As the first crackme to try, I chose one with the lowest difficulty score. It’s called keyg3nme and can be found here. We will go through it step by step to make sure we have a good understanding of the underlying program. I will go through the x86 instructions in detail, so if you are familiar with x86 assembly, you may want to skip parts of this post.

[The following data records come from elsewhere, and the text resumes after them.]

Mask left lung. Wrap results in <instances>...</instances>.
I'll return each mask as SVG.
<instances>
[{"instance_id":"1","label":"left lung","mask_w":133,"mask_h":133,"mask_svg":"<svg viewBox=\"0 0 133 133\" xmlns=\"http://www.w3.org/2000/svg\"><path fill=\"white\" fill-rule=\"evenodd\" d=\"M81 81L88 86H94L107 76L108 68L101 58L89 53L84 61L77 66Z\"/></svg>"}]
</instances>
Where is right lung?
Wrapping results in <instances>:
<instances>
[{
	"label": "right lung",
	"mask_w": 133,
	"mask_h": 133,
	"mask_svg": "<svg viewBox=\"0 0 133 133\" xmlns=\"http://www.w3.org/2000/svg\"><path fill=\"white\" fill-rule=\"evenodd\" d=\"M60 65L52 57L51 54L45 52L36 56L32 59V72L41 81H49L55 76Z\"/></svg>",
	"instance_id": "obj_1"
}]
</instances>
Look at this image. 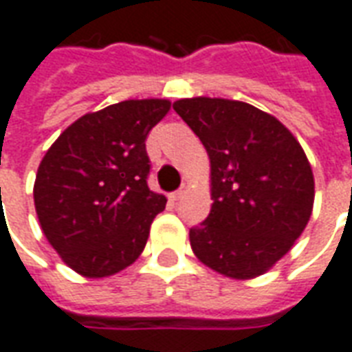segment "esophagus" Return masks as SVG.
Wrapping results in <instances>:
<instances>
[{
	"mask_svg": "<svg viewBox=\"0 0 352 352\" xmlns=\"http://www.w3.org/2000/svg\"><path fill=\"white\" fill-rule=\"evenodd\" d=\"M184 192H186V186H181V188L177 190V192H173V194H171V197H173V201H179V199L183 197Z\"/></svg>",
	"mask_w": 352,
	"mask_h": 352,
	"instance_id": "esophagus-1",
	"label": "esophagus"
}]
</instances>
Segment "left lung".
<instances>
[{
    "instance_id": "obj_1",
    "label": "left lung",
    "mask_w": 352,
    "mask_h": 352,
    "mask_svg": "<svg viewBox=\"0 0 352 352\" xmlns=\"http://www.w3.org/2000/svg\"><path fill=\"white\" fill-rule=\"evenodd\" d=\"M173 110L210 158L212 207L190 229L199 261L229 278L267 272L287 254L314 209V173L276 117L226 98H183Z\"/></svg>"
}]
</instances>
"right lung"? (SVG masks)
I'll use <instances>...</instances> for the list:
<instances>
[{
  "label": "right lung",
  "instance_id": "1",
  "mask_svg": "<svg viewBox=\"0 0 352 352\" xmlns=\"http://www.w3.org/2000/svg\"><path fill=\"white\" fill-rule=\"evenodd\" d=\"M169 108L162 98L111 104L74 121L44 155L33 188L38 222L78 274H116L145 248L168 201L147 186L145 140Z\"/></svg>",
  "mask_w": 352,
  "mask_h": 352
}]
</instances>
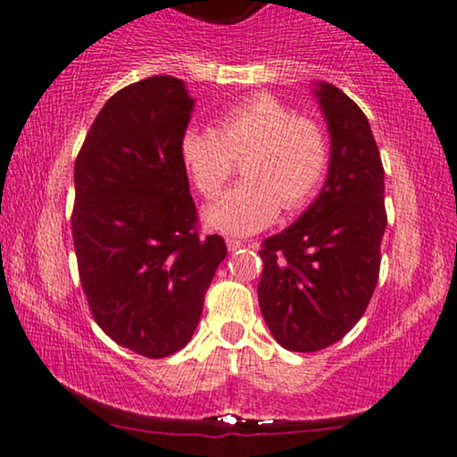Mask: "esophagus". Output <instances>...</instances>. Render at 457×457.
Masks as SVG:
<instances>
[{"label": "esophagus", "instance_id": "34e87169", "mask_svg": "<svg viewBox=\"0 0 457 457\" xmlns=\"http://www.w3.org/2000/svg\"><path fill=\"white\" fill-rule=\"evenodd\" d=\"M245 246V242L238 240V238H228V248L229 251H238V248Z\"/></svg>", "mask_w": 457, "mask_h": 457}]
</instances>
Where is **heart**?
Wrapping results in <instances>:
<instances>
[{
  "label": "heart",
  "instance_id": "obj_1",
  "mask_svg": "<svg viewBox=\"0 0 457 457\" xmlns=\"http://www.w3.org/2000/svg\"><path fill=\"white\" fill-rule=\"evenodd\" d=\"M181 160L194 186L217 198L245 158L246 179L206 211V223L223 234H255L285 211L308 204L325 181L327 132L271 95L240 101L219 115L217 130L189 126L181 135Z\"/></svg>",
  "mask_w": 457,
  "mask_h": 457
}]
</instances>
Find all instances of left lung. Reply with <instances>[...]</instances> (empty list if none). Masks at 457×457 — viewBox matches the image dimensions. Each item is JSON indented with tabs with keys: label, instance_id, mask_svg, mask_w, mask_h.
I'll return each mask as SVG.
<instances>
[{
	"label": "left lung",
	"instance_id": "8db88e82",
	"mask_svg": "<svg viewBox=\"0 0 457 457\" xmlns=\"http://www.w3.org/2000/svg\"><path fill=\"white\" fill-rule=\"evenodd\" d=\"M331 132L319 198L285 232L263 240L257 295L271 335L291 352H316L365 314L379 278L384 166L367 115L333 84L316 88Z\"/></svg>",
	"mask_w": 457,
	"mask_h": 457
}]
</instances>
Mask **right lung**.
Wrapping results in <instances>:
<instances>
[{"label": "right lung", "instance_id": "1", "mask_svg": "<svg viewBox=\"0 0 457 457\" xmlns=\"http://www.w3.org/2000/svg\"><path fill=\"white\" fill-rule=\"evenodd\" d=\"M192 109L172 75L126 86L75 160L73 246L92 319L147 358L187 345L228 255L221 236H200L189 194L179 145Z\"/></svg>", "mask_w": 457, "mask_h": 457}]
</instances>
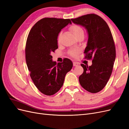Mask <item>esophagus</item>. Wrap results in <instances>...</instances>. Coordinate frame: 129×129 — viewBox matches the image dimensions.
Here are the masks:
<instances>
[{
    "instance_id": "1",
    "label": "esophagus",
    "mask_w": 129,
    "mask_h": 129,
    "mask_svg": "<svg viewBox=\"0 0 129 129\" xmlns=\"http://www.w3.org/2000/svg\"><path fill=\"white\" fill-rule=\"evenodd\" d=\"M79 65V63H77L76 62H73V66H77Z\"/></svg>"
}]
</instances>
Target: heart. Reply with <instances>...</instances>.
<instances>
[{"label": "heart", "instance_id": "1", "mask_svg": "<svg viewBox=\"0 0 129 129\" xmlns=\"http://www.w3.org/2000/svg\"><path fill=\"white\" fill-rule=\"evenodd\" d=\"M70 30L71 31V32L73 33V34L74 35V36H75V37H78L79 36H80L81 34H83L84 32H83V30L82 28L81 27H80V26L77 25H72L71 27H70L69 28ZM61 33H60L58 35V40H59V38L61 36ZM77 52L76 50H71V51H69V54L71 55V56H75L76 55Z\"/></svg>", "mask_w": 129, "mask_h": 129}]
</instances>
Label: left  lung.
I'll list each match as a JSON object with an SVG mask.
<instances>
[{"mask_svg":"<svg viewBox=\"0 0 129 129\" xmlns=\"http://www.w3.org/2000/svg\"><path fill=\"white\" fill-rule=\"evenodd\" d=\"M71 20L87 29L88 39L84 53L85 58L92 59V64L89 67L81 64L84 71L79 76L80 83L90 92H98L110 79L116 58L115 43L110 29L107 22L95 14L82 15Z\"/></svg>","mask_w":129,"mask_h":129,"instance_id":"obj_1","label":"left lung"}]
</instances>
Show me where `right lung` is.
<instances>
[{"label": "right lung", "instance_id": "right-lung-1", "mask_svg": "<svg viewBox=\"0 0 129 129\" xmlns=\"http://www.w3.org/2000/svg\"><path fill=\"white\" fill-rule=\"evenodd\" d=\"M69 24H72L69 19L43 18L33 26L27 37L25 56L30 76L39 90L46 95L59 90L66 74L73 67L69 58L56 63L50 54L58 48V34Z\"/></svg>", "mask_w": 129, "mask_h": 129}]
</instances>
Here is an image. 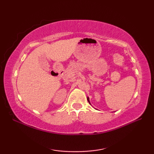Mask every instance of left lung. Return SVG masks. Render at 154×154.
Wrapping results in <instances>:
<instances>
[{
    "label": "left lung",
    "instance_id": "obj_1",
    "mask_svg": "<svg viewBox=\"0 0 154 154\" xmlns=\"http://www.w3.org/2000/svg\"><path fill=\"white\" fill-rule=\"evenodd\" d=\"M87 100H88V102L89 103V104H91V103H90V100H89V97H87Z\"/></svg>",
    "mask_w": 154,
    "mask_h": 154
}]
</instances>
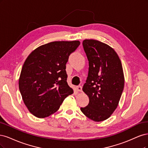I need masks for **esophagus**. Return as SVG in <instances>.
<instances>
[{
    "mask_svg": "<svg viewBox=\"0 0 148 148\" xmlns=\"http://www.w3.org/2000/svg\"><path fill=\"white\" fill-rule=\"evenodd\" d=\"M76 89H77V90L78 92H82V87L81 86H77L76 87Z\"/></svg>",
    "mask_w": 148,
    "mask_h": 148,
    "instance_id": "esophagus-1",
    "label": "esophagus"
}]
</instances>
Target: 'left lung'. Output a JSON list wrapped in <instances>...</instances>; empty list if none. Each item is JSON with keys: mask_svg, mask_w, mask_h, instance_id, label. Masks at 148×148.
Instances as JSON below:
<instances>
[{"mask_svg": "<svg viewBox=\"0 0 148 148\" xmlns=\"http://www.w3.org/2000/svg\"><path fill=\"white\" fill-rule=\"evenodd\" d=\"M82 44L89 64L82 90L89 103L80 110L91 120L101 122L110 117L118 106L124 87L122 66L115 50L104 43L85 39Z\"/></svg>", "mask_w": 148, "mask_h": 148, "instance_id": "left-lung-1", "label": "left lung"}]
</instances>
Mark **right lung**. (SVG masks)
<instances>
[{
  "instance_id": "right-lung-1",
  "label": "right lung",
  "mask_w": 148,
  "mask_h": 148,
  "mask_svg": "<svg viewBox=\"0 0 148 148\" xmlns=\"http://www.w3.org/2000/svg\"><path fill=\"white\" fill-rule=\"evenodd\" d=\"M80 44L79 40L52 42L37 47L27 56L19 79V89L24 103L34 116H50L73 93L67 83L66 64Z\"/></svg>"
}]
</instances>
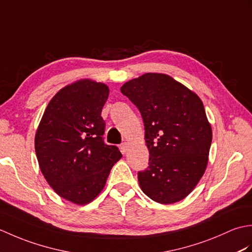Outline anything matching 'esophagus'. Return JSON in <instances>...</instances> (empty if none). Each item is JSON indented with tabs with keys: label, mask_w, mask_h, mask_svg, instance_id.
Instances as JSON below:
<instances>
[{
	"label": "esophagus",
	"mask_w": 252,
	"mask_h": 252,
	"mask_svg": "<svg viewBox=\"0 0 252 252\" xmlns=\"http://www.w3.org/2000/svg\"><path fill=\"white\" fill-rule=\"evenodd\" d=\"M127 147H129V146H127V144H126V143H122L121 145H120L121 153H122V154H126V153L127 152Z\"/></svg>",
	"instance_id": "esophagus-1"
}]
</instances>
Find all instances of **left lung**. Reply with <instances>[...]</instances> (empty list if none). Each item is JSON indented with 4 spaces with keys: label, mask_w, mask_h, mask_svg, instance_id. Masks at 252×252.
<instances>
[{
    "label": "left lung",
    "mask_w": 252,
    "mask_h": 252,
    "mask_svg": "<svg viewBox=\"0 0 252 252\" xmlns=\"http://www.w3.org/2000/svg\"><path fill=\"white\" fill-rule=\"evenodd\" d=\"M140 110L149 151L137 173L144 194L159 203L190 194L208 164L212 130L201 99L168 74L145 73L121 87Z\"/></svg>",
    "instance_id": "left-lung-1"
}]
</instances>
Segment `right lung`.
<instances>
[{
	"label": "right lung",
	"instance_id": "1",
	"mask_svg": "<svg viewBox=\"0 0 252 252\" xmlns=\"http://www.w3.org/2000/svg\"><path fill=\"white\" fill-rule=\"evenodd\" d=\"M109 95L106 84L80 80L62 89L47 105L34 147L47 183L61 197L87 205L103 190L122 155L104 142L101 109Z\"/></svg>",
	"mask_w": 252,
	"mask_h": 252
}]
</instances>
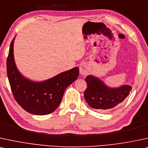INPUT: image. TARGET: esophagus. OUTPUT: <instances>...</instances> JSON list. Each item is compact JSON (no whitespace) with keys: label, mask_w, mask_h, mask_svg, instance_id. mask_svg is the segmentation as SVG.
Wrapping results in <instances>:
<instances>
[{"label":"esophagus","mask_w":148,"mask_h":148,"mask_svg":"<svg viewBox=\"0 0 148 148\" xmlns=\"http://www.w3.org/2000/svg\"><path fill=\"white\" fill-rule=\"evenodd\" d=\"M79 71L80 74H82V75H85L88 73V68L85 63H82V64L80 65L79 66Z\"/></svg>","instance_id":"obj_1"}]
</instances>
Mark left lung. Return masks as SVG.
Wrapping results in <instances>:
<instances>
[{"label":"left lung","instance_id":"1","mask_svg":"<svg viewBox=\"0 0 148 148\" xmlns=\"http://www.w3.org/2000/svg\"><path fill=\"white\" fill-rule=\"evenodd\" d=\"M85 80L87 84L84 93L86 102L98 111L111 109L121 103L132 89L129 85L111 87L100 78L93 75H88Z\"/></svg>","mask_w":148,"mask_h":148}]
</instances>
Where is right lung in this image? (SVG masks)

Once we dive into the disassembly of the crackme, we will find out that solving it is actually trivial on account of one valid key being exposed as an immediate value. Nonetheless, what is interesting to me is not necessarily the solution, but how to get there.
Getting Started
We’re going to start by using GDB to examine the crackme’s binary:
thebel:/home/thebel/crackme/completed/keyg3nme$ gdb
GNU gdb (Debian 8.3.1-1) 8.3.1
Copyright (C) 2019 Free Software Foundation, Inc.
[...]
(gdb) file keyg3nme
Reading symbols from keyg3nme...(no debugging symbols found)...done.
(gdb) run
Starting program: /home/thebel/crackme/completed/keyg3nme/keyg3nme
Enter your key: ^C
Program received signal SIGINT, Interrupt.
0x00007fffff110081 in __GI___libc_read (fd=0, buf=0x8005470, nbytes=512) at ../sysdeps/unix/sysv/linux/read.c:27
27 ../sysdeps/unix/sysv/linux/read.c: No such file or directory.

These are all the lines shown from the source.